Rystad Energy analyst said the crucial Opec+ meeting’s outcome is a win for the restraint-minded Saudi Arabia and other supply doves in the group, who are happy to see oil prices near $70 per barrel to plump up ailing budget deficits. At the same time, the decision seems to keep everybody happy as both Russia and Saudi Arabia kind of both got it their way.

If oil prices stay at current levels, “we would see fiscal surpluses for the larger GCC economies,” said Monica Malik, chief economist at Abu Dhabi Commercial Bank.

“This provides more fiscal space to support economic activity and recovery."

Analysts at Goldman Sachs Group Inc. and JPMorgan Chase & Co. raised their price forecasts for Brent after the Opec decision, while Citigroup Inc. said crude could top $70 before the end of this month.

Budget deficits in the Arab Gulf, where economies are reliant on oil, widened after prices crashed. Opec+ agreed last year to take about a tenth of global supply off the market to stem the plunge and while the group has slowly rolled back some of those cuts, it is curtailing more than seven million barrels of daily production.
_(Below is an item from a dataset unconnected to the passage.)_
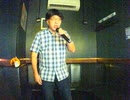 CRAZY ABOUT YOU／ミニモニ。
According to Goldman Sachs, Kuwait is likely to have the biggest improvement in its budget balance from high oil levels, with its shortfall narrowing by around 15 percentage points of gross domestic product this year. Still, the sovereign is facing a liquidity squeeze that “cannot be remedied by higher oil prices alone.”

Over the next three years, Saudi Arabia’s net debt is seen rising to a “still manageable” level at 38 per cent of GDP. Qatar’s fiscal balance is seen swinging from a 5.0 per cent deficit to a surplus of 5.0 per cent of GDP. Oman and Bahrain will probably benefit most from higher oil prices, given their weaker external and fiscal positions.

Other countries in the region are seen having a “more modest improvement” of between 2-4 percentage points of GDP compared with official budgeting.